Consumo, estradas, base industrial, urbanização, energia e interiorização dos polos geoeconômicos, particularmente a capital federal, foram o resultado da participação do Brasil na Segunda Guerra, implementados ao longo dos nossos "trenteglorieux", a referência francesa ao período de 1950 a 1980, no qual aconteceram grandes progressos sociais e econômicos.

Para além das nossas fronteiras, o mesmo não aconteceu. Perderam-se oportunidades e insistiu-se nos equívocos do corporativismo e do militarismo, o que terminou levando à insustentabilidade política e econômica da região, cuja última versão tem nome: bolivarianismo.
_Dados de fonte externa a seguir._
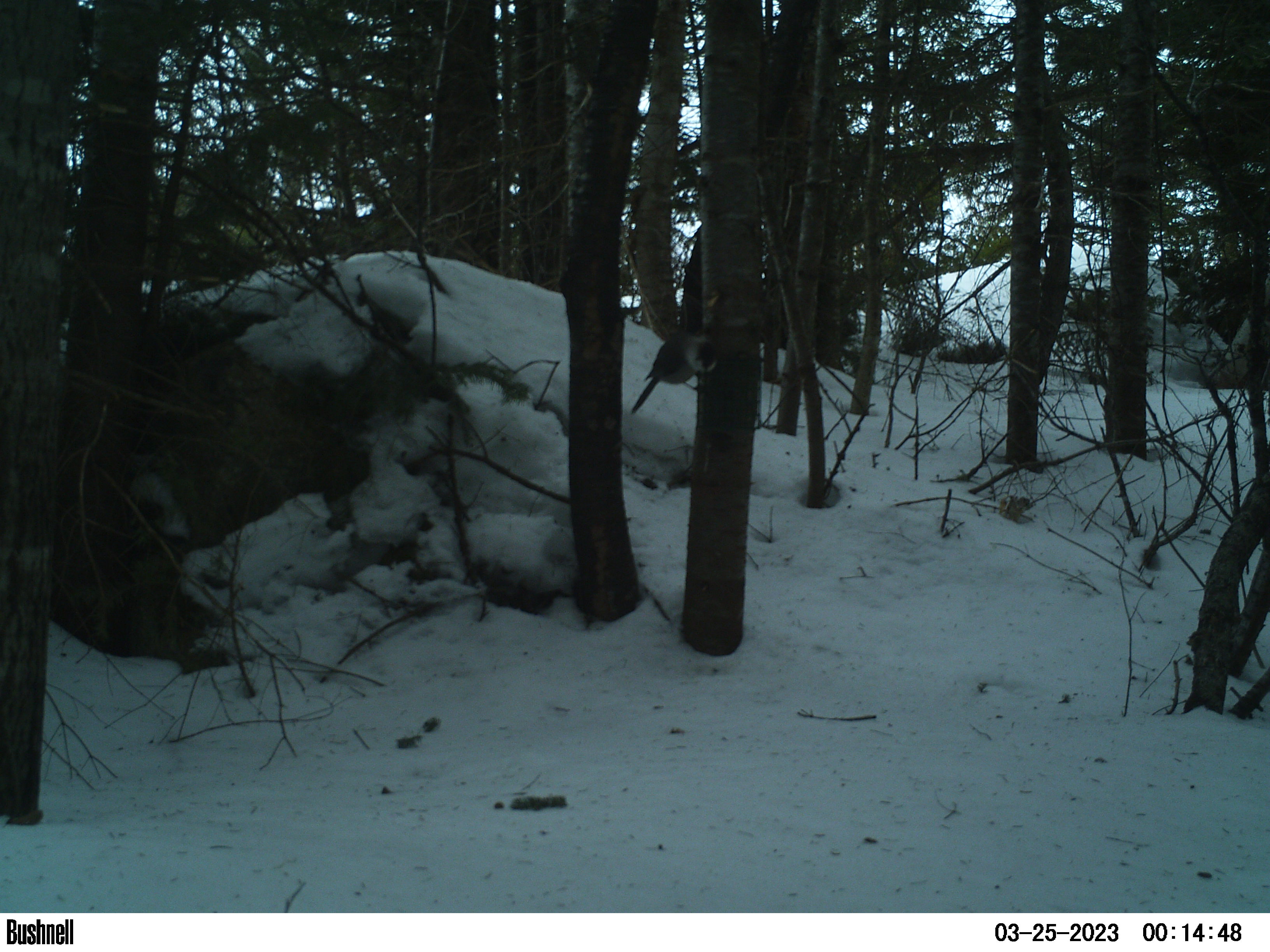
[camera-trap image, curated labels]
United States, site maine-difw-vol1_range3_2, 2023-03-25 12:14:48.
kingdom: Animalia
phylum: Chordata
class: Aves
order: Passeriformes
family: Corvidae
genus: Perisoreus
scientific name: Perisoreus canadensis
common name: canada jay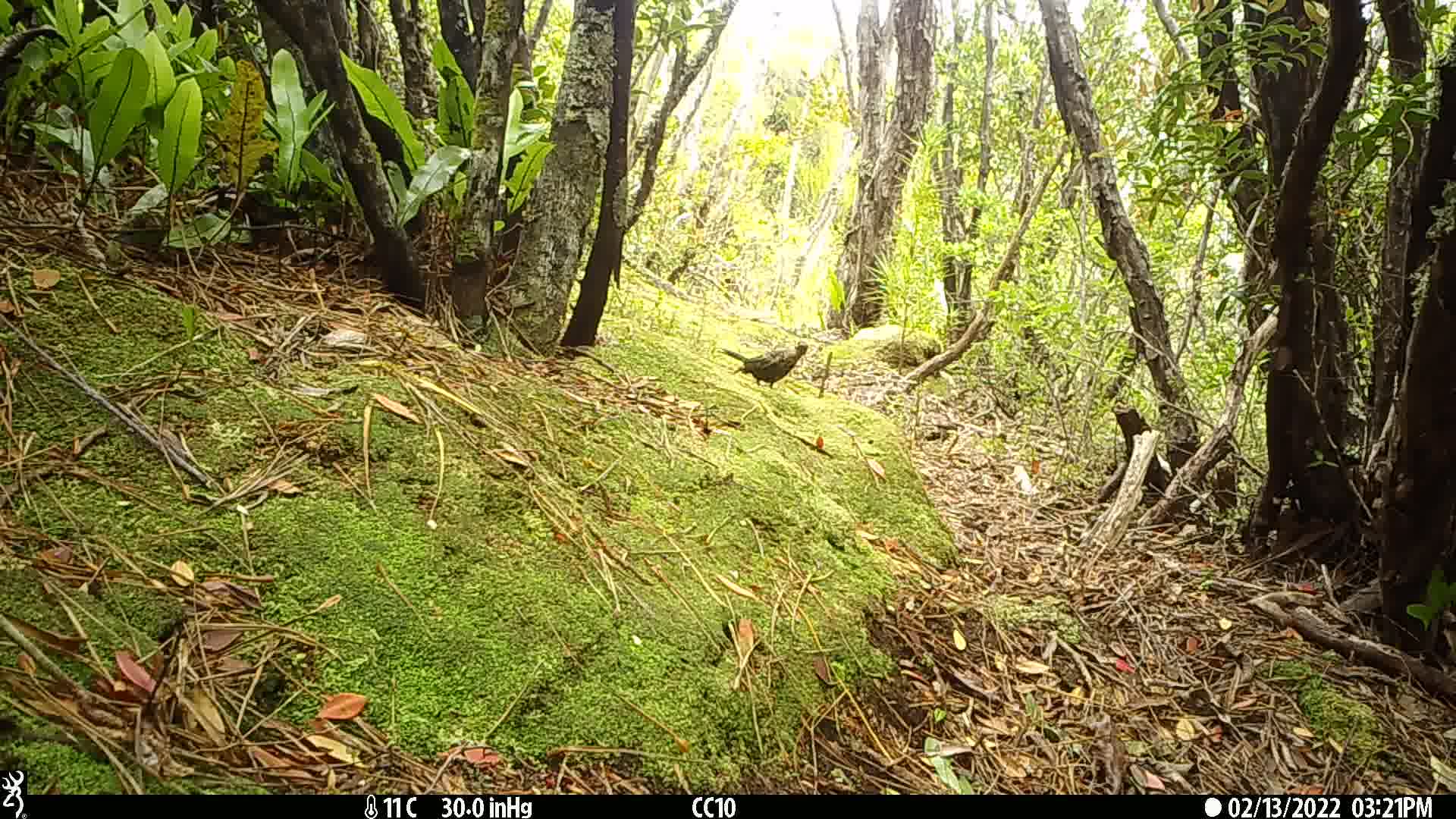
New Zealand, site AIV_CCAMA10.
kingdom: Animalia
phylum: Chordata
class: Aves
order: Passeriformes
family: Turdidae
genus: Turdus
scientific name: Turdus merula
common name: eurasian blackbird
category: blackbird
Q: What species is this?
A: Blackbird (eurasian blackbird) (Turdus merula).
Para o Brasil, o saldo desses setenta anos é a constatação de que, se não aproveitamos todas as oportunidades que se nos ofereceram, pelo menos, até aqui, não abandonamos as grandes linhas da evolução da História nesse período: democracia e desenvolvimento.

O que não está claro e se constitui em motivo de preocupação é o apagamento dessa memória no estágio atual do pensamento brasileiro, que vai se acomodando na favelização, deseducação e violência, as expressões mais evidentes do esgarçamento do tecido social resultante do não desenvolvimento que acumulamos há décadas.

Se o Brasil se der conta do que está lhe acontecendo, 2014 pode vir a ser uma boa estação para pensar a História, antes de embarcarmos no trem errado, como aconteceu a outros.